┌─ Supplied passage

France best selling albums ever: Mon Frère by Maxime Le Forestier (1972)
Coming out in October 1972, the record grew progressively during its first months on the back of the artist performances. Entering the Top 30 in late November, it was a constant rise to the top until reaching the Top 10 in February 1973. Incredibly stable between #8 and #11 on six consecutive monthly charts thanks to the cult San Francisco single, the album then used the low competition of August on top of its success to jump at #3, behind previously mentioned records Forever And Ever and Dark Side Of The Moon. A couple of months later Maxime Le Forestier second album Le Steak came out. End of story?
Not exactly. Although Le Steak was starting a success story on its own, Mon Frère kept the train rolling. In November, it even re-peaked at #2. The singer-songwriter was so huge that a pack of both albums together was sitting at #3 in December 1973. In January 1974, while Michel Sardou album La Maladie d’Amour was destroying charts, both Le Forestier LPs were sitting at #2 and #3. From February, the older one Mon Frère even topped its follow up, a case that was going to be repeated ever since.
March, April, May, June, July… months were passing but Mon Frère which was getting close to two years old was still securing Top 6 placings on every chart. When, for once, it suddenly dropped out in September, that was barely due to a 3CD pack with both studio albums plus a newly released live set that shot all the way to #4. Whatever the format, the record was present inside the Top 10 all year long.
In 1975, when Saltimbanque, the much anticipated third album of the hipster precursor singer came out – a 10 months Top 10 LP – Mon Frère was still riding fairly high, at times inside the Top 10 and never going out of the Top 30. As deep as in its fifth calendar year in 1976, it was still re-entering the Top 20.

└─

[Study questions]
[a] List every album title named in the article on Mon Frère.
[b] Do these statements agree with the article on Mon Frère? (i) Mon Frère entered the Top 30 in late November. (ii) In November, Mon Frère re-peaked at #1. (iii) Saltimbanque stayed in the Top 10 for 10 months.

┌─ Data for review

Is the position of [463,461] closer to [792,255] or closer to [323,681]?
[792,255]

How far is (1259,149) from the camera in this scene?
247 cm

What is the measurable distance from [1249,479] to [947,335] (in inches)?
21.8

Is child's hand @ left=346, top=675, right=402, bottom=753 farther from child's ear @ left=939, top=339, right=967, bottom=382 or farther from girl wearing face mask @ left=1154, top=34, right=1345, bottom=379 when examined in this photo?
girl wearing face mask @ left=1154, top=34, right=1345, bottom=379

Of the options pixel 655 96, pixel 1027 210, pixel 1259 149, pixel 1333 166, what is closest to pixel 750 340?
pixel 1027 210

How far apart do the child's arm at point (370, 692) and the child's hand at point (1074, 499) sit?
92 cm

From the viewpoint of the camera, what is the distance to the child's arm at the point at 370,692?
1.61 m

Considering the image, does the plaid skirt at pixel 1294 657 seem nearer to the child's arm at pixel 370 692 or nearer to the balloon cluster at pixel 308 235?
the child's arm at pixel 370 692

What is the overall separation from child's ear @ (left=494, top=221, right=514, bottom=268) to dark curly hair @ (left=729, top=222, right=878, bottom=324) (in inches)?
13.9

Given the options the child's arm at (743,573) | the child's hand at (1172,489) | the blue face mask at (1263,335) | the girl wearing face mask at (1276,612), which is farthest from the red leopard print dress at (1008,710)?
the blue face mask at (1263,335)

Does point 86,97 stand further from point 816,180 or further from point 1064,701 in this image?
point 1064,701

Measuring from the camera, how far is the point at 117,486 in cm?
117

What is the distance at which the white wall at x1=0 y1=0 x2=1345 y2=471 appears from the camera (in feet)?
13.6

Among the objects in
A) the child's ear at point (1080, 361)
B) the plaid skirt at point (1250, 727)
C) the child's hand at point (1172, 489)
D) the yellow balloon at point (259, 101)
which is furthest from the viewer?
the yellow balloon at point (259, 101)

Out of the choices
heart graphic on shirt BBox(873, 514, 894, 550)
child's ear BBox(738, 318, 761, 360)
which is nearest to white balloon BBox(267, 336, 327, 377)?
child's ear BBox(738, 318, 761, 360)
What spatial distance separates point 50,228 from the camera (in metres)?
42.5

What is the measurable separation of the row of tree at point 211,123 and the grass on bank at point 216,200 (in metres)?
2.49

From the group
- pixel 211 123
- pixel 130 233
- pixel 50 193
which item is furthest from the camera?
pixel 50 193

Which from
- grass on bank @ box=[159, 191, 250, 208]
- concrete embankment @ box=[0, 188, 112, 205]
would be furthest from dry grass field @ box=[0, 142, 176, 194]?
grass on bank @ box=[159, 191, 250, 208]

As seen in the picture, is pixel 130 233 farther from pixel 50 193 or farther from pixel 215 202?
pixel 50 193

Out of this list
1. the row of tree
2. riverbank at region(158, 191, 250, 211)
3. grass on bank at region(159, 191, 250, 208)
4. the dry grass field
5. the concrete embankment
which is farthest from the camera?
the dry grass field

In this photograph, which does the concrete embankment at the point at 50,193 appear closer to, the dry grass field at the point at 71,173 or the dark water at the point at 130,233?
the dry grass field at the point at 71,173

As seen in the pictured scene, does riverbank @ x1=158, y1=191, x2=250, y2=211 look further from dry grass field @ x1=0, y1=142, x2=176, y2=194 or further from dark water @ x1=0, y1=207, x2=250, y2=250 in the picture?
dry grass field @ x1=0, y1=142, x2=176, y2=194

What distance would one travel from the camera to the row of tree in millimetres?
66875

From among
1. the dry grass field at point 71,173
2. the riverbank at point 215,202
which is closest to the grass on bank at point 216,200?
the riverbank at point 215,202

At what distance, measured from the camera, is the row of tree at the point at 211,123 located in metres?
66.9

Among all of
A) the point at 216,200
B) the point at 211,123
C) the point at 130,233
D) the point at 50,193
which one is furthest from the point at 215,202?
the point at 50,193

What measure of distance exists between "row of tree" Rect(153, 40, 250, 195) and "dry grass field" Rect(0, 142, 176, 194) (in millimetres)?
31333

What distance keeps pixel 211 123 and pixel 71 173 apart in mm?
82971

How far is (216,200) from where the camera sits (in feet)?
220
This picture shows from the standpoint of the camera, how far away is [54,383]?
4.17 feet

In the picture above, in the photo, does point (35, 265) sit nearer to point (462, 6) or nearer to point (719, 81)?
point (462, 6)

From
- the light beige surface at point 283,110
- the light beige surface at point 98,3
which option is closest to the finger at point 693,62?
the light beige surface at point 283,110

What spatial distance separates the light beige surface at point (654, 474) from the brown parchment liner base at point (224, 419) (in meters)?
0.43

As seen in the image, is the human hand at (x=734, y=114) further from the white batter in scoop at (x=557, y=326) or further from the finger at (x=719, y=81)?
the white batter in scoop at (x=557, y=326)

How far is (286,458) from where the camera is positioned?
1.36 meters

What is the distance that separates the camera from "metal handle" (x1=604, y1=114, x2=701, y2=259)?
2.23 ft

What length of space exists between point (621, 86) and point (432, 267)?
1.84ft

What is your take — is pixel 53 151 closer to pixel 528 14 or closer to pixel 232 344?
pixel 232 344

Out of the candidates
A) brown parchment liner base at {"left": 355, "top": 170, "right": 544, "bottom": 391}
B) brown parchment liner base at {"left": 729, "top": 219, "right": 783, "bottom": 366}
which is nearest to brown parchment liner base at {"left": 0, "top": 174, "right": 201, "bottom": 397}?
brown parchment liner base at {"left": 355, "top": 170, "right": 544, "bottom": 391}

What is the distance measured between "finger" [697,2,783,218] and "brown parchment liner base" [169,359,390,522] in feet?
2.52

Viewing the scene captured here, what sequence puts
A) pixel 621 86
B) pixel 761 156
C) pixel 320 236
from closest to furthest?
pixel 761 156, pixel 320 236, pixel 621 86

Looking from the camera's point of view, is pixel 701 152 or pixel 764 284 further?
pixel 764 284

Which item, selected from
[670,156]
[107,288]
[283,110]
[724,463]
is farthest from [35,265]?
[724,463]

└─

[Solutions in order]
[a] Mon Frère, Forever And Ever, Dark Side Of The Moon, Le Steak, La Maladie d'Amour, Saltimbanque

[b]
(i) Yes: "Entering the Top 30 in late November"
(ii) No: "In November, it even re-peaked at #2."
(iii) Yes: "a 10 months Top 10 LP"